A entrega, que seria em etapas, foi feita toda de uma vez e a prefeitura recebeu as cestas em um período de recesso, deixando grande parte da distribuição para a atual administração. Além disso, as certidões da empresa vencedora estavam vencidas e a própria PGM [Procuradoria Geral do Município] deu parecer desfavorável ao processo.
Com relação ao repasse de verbas para a Secretaria Municipal de Cultura, foram mais de R$ 1,4 milhão. Através de editais, foram aplicados R$ 777 mil e mais de R$ 700 mil ficaram para a atual gestão.

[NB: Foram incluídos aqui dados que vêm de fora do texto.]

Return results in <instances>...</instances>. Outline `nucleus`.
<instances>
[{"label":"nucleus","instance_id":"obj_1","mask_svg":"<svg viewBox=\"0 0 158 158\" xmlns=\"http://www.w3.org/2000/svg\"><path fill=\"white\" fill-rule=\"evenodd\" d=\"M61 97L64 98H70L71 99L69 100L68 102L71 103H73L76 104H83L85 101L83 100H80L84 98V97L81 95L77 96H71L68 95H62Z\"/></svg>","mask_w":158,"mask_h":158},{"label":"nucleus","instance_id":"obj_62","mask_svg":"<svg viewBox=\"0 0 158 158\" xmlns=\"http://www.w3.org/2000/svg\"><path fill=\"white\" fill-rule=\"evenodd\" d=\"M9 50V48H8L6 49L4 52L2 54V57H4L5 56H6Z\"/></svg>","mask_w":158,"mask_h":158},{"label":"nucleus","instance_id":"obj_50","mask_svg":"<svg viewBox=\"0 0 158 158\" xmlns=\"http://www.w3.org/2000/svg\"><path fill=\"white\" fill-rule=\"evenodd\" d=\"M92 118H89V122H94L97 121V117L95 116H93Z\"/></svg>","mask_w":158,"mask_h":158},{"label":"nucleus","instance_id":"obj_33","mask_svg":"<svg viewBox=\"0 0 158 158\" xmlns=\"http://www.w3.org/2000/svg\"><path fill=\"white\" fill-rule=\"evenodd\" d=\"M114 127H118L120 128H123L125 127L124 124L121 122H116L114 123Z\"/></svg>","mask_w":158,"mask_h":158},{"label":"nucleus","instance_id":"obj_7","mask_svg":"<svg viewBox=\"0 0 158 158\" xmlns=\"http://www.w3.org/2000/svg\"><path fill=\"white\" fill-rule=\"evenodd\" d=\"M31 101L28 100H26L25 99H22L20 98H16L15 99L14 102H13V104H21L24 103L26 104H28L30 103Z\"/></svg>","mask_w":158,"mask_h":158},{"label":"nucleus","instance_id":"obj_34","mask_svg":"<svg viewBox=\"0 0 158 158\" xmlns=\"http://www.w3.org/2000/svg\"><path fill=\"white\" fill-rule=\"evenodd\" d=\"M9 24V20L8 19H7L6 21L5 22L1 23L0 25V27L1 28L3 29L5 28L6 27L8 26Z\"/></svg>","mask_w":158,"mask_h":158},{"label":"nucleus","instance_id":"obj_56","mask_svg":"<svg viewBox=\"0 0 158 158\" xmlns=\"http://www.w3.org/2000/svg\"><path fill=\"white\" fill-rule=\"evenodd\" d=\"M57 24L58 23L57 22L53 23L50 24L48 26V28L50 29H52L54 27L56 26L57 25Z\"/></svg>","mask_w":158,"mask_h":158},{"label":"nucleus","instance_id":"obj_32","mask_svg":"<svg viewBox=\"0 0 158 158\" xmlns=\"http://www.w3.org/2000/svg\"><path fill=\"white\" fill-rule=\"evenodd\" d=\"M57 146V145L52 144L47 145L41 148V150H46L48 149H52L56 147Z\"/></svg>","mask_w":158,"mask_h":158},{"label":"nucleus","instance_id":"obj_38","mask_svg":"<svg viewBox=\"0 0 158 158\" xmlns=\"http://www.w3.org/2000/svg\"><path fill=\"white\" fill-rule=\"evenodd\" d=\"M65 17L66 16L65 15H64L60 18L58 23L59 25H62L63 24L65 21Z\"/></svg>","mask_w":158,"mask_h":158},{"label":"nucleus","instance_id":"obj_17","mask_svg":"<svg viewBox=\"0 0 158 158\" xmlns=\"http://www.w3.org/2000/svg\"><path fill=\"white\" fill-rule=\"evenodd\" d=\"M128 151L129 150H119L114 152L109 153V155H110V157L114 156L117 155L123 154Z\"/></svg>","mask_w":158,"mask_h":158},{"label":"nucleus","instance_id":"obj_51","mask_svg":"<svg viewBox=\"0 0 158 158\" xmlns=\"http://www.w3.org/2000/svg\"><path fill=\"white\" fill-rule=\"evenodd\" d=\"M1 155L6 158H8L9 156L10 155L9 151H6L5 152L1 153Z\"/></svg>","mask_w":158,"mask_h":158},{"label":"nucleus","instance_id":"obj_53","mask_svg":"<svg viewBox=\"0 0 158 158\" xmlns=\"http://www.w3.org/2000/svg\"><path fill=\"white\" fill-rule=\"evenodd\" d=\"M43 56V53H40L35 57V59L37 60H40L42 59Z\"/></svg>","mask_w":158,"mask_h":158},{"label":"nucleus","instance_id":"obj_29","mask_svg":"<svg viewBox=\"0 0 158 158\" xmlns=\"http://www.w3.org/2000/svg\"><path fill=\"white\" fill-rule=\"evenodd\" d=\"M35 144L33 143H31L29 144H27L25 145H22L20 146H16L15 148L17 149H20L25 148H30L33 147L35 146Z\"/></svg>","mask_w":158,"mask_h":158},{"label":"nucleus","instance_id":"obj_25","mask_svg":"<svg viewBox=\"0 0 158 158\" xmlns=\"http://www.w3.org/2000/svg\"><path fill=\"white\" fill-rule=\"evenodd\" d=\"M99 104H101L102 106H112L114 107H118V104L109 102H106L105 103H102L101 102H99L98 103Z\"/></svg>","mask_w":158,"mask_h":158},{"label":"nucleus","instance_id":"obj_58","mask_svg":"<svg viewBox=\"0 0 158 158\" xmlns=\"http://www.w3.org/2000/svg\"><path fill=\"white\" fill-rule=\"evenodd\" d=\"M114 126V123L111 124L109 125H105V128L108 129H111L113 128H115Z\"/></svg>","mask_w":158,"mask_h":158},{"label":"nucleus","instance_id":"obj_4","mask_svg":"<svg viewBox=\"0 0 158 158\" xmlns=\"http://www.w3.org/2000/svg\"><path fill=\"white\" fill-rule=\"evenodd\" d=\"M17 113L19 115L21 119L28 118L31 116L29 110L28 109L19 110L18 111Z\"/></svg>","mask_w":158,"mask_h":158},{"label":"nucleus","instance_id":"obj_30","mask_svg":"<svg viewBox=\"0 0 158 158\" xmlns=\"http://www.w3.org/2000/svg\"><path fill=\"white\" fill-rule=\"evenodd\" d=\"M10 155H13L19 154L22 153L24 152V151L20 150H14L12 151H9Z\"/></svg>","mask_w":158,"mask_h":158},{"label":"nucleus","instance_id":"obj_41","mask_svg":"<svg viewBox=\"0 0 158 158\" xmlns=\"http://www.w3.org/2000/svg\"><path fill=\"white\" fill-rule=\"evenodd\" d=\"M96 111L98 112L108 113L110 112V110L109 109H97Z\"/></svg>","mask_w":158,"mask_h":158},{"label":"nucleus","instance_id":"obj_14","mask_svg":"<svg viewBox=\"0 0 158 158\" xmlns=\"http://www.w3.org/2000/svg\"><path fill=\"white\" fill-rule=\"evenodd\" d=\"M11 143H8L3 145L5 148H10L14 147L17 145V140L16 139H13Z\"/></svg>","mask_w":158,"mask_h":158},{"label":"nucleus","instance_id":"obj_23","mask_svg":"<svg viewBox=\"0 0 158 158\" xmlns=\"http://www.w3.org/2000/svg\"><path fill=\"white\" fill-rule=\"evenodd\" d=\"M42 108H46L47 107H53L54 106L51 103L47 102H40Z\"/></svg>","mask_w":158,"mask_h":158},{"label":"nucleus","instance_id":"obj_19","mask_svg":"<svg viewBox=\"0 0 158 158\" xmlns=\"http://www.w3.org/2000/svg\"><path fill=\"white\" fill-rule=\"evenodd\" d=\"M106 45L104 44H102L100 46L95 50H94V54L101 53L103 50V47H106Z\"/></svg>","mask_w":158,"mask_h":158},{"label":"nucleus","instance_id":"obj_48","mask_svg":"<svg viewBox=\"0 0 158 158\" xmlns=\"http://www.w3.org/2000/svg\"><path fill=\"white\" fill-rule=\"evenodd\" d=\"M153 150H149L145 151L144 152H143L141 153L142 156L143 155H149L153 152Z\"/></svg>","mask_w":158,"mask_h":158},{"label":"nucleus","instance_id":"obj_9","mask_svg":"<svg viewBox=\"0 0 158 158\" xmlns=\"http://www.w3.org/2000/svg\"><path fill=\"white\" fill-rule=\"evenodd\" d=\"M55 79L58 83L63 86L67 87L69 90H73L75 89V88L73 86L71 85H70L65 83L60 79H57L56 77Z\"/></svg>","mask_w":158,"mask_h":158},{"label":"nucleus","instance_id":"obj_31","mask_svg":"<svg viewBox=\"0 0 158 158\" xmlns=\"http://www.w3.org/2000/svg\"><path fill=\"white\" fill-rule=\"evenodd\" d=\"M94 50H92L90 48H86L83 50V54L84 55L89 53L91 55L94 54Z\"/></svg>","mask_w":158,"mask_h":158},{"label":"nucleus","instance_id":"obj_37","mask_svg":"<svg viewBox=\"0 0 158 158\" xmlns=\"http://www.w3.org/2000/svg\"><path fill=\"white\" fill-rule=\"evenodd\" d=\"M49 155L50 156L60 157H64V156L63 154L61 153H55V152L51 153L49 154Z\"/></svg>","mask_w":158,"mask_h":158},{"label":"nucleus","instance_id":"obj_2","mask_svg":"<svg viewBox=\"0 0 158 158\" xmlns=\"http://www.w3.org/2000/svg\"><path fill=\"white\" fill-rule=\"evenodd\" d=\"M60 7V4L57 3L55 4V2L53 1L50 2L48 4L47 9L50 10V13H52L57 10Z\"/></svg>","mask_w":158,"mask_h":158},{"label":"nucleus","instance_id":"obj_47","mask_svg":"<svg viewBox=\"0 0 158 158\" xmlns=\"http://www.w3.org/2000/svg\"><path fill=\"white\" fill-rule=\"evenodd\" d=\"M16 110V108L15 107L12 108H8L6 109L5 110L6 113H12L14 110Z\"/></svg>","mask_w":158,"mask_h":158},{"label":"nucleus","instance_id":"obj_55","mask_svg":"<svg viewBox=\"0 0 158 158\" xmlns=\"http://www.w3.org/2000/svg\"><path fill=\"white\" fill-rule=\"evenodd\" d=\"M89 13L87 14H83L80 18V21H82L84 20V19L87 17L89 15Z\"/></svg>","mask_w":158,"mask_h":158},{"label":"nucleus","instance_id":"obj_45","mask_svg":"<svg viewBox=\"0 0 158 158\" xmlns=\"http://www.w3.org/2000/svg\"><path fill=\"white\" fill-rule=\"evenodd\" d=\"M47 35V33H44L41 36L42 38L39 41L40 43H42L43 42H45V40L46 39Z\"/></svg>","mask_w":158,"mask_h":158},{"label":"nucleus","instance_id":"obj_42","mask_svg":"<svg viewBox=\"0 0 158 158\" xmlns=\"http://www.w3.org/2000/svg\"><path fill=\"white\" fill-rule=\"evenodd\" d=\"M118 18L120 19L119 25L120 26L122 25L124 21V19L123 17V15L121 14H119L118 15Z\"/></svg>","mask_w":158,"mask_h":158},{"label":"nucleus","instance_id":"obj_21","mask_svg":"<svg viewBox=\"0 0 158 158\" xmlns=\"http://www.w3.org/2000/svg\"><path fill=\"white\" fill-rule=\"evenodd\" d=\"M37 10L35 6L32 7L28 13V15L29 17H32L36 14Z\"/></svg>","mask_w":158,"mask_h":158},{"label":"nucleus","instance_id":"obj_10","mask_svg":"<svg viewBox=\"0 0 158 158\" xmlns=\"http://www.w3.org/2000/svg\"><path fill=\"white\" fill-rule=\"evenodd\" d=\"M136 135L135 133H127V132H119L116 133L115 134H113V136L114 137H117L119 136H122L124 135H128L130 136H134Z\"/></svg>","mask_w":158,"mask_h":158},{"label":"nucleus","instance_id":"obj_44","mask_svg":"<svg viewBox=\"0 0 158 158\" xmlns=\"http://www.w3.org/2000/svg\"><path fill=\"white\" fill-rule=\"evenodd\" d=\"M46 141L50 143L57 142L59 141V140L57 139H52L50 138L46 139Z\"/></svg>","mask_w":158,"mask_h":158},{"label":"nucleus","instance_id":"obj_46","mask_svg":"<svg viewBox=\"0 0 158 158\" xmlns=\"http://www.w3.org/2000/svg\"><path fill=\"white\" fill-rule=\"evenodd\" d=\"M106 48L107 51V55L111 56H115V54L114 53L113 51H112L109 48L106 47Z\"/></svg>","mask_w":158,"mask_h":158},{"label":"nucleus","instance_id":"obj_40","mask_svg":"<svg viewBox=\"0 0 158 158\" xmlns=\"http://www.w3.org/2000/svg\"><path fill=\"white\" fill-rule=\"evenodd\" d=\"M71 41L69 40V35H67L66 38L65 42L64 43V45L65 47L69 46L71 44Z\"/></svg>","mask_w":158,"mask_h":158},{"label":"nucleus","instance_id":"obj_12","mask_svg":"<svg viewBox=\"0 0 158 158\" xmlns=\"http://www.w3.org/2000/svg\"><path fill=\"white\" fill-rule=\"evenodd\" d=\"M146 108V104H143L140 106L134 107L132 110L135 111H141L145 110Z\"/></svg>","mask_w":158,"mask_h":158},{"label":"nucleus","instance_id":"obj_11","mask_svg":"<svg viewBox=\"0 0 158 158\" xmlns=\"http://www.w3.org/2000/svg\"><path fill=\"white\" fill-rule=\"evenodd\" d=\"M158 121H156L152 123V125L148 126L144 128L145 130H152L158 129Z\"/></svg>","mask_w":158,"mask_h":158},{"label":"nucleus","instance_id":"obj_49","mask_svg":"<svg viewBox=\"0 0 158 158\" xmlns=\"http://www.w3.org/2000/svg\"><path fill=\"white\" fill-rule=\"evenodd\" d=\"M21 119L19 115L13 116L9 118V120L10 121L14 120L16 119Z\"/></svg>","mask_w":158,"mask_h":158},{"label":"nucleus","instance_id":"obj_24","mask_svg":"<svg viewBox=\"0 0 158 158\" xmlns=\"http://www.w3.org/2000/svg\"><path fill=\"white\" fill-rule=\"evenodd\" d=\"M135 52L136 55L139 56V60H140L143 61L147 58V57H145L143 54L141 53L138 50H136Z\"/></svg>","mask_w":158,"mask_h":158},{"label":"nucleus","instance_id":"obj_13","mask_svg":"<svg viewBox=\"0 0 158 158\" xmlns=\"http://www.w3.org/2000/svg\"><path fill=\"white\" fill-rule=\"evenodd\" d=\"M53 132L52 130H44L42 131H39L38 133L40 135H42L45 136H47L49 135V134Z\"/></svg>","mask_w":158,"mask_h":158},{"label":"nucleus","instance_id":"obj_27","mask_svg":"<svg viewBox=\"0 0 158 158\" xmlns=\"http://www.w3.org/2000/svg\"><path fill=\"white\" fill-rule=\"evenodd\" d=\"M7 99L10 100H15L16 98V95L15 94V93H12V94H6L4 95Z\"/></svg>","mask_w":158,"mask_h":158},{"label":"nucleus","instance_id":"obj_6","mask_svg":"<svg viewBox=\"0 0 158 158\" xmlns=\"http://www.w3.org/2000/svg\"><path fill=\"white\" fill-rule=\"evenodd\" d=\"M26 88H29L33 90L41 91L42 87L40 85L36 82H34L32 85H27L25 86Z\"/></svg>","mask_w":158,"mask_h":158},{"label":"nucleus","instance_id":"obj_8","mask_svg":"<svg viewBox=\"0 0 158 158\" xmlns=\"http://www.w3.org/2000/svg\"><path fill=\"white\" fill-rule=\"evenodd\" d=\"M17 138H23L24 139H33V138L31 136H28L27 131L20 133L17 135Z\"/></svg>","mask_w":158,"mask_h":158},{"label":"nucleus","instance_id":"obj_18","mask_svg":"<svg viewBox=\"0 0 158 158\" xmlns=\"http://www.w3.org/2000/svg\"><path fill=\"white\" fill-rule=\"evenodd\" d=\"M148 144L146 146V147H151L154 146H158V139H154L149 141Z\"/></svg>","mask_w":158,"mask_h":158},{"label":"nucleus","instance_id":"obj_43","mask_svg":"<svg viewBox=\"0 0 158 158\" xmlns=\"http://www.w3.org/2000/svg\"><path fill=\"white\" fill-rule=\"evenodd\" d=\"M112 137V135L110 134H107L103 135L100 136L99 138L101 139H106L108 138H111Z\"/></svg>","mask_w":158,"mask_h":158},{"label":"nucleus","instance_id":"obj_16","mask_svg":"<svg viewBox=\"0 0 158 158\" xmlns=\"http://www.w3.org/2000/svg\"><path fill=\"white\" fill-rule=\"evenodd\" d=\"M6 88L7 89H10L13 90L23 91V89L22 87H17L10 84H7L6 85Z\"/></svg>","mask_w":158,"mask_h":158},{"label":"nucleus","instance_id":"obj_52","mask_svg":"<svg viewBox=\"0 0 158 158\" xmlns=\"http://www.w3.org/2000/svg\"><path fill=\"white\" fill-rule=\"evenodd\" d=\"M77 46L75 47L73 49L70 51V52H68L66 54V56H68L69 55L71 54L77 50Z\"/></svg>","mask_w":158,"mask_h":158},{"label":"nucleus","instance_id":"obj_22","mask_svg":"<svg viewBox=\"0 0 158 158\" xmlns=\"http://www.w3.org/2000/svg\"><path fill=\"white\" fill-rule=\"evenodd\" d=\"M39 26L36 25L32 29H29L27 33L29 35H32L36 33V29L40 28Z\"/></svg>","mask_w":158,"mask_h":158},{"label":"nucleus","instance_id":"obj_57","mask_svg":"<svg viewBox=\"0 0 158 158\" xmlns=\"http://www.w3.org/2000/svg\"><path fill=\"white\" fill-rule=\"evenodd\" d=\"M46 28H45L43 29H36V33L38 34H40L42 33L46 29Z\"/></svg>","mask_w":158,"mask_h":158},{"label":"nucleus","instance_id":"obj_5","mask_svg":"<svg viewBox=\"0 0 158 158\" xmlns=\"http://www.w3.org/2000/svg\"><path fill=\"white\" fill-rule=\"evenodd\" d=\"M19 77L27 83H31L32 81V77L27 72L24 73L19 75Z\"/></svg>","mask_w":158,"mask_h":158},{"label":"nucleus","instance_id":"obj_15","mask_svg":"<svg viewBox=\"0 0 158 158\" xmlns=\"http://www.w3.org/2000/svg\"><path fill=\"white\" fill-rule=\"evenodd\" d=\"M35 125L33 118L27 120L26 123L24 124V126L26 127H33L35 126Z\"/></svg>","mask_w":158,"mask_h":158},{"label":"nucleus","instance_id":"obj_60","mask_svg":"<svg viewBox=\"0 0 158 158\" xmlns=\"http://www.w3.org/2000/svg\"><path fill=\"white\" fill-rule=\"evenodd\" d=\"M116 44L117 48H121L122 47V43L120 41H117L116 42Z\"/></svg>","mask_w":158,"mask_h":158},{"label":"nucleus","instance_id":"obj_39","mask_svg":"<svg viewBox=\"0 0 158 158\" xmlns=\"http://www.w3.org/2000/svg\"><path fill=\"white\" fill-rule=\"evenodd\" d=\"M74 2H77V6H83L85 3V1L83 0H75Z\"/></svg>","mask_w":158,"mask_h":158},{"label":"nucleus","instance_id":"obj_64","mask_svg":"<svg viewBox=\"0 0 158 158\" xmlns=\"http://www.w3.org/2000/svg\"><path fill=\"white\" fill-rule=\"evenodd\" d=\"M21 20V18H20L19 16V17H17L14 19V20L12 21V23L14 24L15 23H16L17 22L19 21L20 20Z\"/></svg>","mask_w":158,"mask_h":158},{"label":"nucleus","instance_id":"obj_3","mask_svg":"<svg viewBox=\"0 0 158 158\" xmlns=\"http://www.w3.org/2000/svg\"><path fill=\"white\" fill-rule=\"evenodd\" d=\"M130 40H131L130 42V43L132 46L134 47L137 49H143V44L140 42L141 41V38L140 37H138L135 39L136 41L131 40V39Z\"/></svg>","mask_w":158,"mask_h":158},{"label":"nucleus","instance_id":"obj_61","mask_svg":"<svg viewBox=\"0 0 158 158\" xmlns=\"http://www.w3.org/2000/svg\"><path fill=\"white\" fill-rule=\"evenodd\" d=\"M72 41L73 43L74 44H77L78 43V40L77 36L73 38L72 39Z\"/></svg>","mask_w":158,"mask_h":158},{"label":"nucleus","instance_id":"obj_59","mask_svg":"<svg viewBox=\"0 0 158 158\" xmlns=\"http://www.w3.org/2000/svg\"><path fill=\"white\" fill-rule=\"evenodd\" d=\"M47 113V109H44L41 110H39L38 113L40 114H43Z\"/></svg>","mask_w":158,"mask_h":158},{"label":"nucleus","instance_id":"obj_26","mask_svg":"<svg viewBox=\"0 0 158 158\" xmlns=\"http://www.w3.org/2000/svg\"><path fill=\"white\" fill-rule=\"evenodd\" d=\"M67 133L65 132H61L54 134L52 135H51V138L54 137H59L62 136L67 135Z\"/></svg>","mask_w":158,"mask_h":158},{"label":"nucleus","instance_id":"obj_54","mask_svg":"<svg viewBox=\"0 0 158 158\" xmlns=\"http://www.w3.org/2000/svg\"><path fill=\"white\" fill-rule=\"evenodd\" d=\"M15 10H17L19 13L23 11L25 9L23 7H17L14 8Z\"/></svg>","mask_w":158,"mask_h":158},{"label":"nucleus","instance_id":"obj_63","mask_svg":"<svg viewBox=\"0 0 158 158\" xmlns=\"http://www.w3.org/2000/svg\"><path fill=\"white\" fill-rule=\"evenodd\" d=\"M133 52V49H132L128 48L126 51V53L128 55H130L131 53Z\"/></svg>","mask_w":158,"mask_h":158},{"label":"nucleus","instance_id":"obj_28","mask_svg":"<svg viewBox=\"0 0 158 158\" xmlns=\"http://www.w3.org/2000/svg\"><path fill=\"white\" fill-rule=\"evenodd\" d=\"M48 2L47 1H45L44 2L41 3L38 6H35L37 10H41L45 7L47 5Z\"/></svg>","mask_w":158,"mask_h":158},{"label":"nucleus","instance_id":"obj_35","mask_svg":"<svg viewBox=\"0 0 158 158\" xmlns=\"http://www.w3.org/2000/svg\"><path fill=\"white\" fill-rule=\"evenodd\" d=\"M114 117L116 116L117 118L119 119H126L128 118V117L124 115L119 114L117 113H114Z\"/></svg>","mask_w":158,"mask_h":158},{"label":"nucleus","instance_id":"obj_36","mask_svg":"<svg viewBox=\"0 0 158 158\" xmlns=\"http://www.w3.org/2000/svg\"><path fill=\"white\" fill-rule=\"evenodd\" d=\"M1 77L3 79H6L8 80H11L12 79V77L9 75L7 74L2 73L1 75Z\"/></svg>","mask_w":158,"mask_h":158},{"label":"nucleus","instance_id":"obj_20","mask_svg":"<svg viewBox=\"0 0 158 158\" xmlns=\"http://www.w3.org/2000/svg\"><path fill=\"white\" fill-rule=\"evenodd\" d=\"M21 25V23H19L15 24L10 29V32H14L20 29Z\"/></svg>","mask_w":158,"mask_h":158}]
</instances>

A verba foi para atender artistas e profissionais do setor que tiveram sua renda prejudicada pela pandemia. O principal ponto questionado é sobre pessoas que receberam apoio financeiro, mas não estariam dentro dos critérios exigidos.
“Algumas não se enquadrariam dentro do quesito de necessidade, de vulnerabilidade. São funcionários públicos, que têm estabilidade financeira garantida ou aposentados com renda significativa. Então há um contraditório que precisa ser explicado”.
Atos da Funsaud
Sobre as ações da Funsaud, a análise da CPI apontou que é preciso mais fiscalização. Dos R$ 34 milhões recebidos pela Secretaria Municipal de Saúde, R$ 11 milhões aproximadamente foram aplicados em folha de pagamento e não necessariamente a profissionais diretamente da linha de frente.

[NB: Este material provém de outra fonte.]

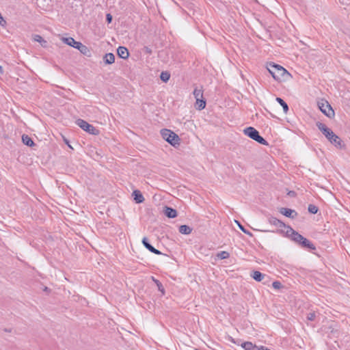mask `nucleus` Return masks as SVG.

“A Lei permite, mas o que se espera? Que se pague as pessoas contratadas para dar suporte médico direto na UPA e no Hospital da Vida. Mas, houve um grande número de contratações que foram pagas com esse valor, inclusive de técnicos administrativos. O que se questiona é: o técnico está na linha de frente? Esses R$ 11 milhões eles teoricamente já estariam aportados dentro da fonte zero. Então acabou sendo um respiro para o município aliviar a sua folha com praticamente 30% do valor recebido para a saúde”.
As dispensas de licitação também foram identificadas como uma prática recorrentemente para justificar contratações, compras e outros, com algumas irregularidades de processo identificadas pela comissão.
“A Funsaud não tem uma prestação de contas porque é uma fundação pública, mas de direito privado. Então recebe dinheiro público, mas não se explica como se deve e isso abre um alerta muito grande em relação à transparência da aplicação desses recursos. É um alerta grande que apontamos no relatório para que o município tome providências em relação à essa administração. Esse sistema administrativo da fundação está fadado à falência e se isso não mudar os cofres públicos do município não vão suportar mais bancar esse tipo de serviço”.
Por fim, o presidente da CPI destacou o saldo positivo do trabalho e que o principal encaminhamento por parte da Casa é para que a gestão municipal trabalhe por mudanças que deem mais transparência a seus atos no que diz respeito à destinação de verbas públicas.
“Esperamos que a prefeitura tome algumas providências daqui para frente, entre elas um projeto de lei que traga um sistema de controle de verbas direcionadas a convênios, entidades, fundações. Que as empresas que recebem esse dinheiro prestem contas devidamente, para que não ocorra esse tipo de problema”.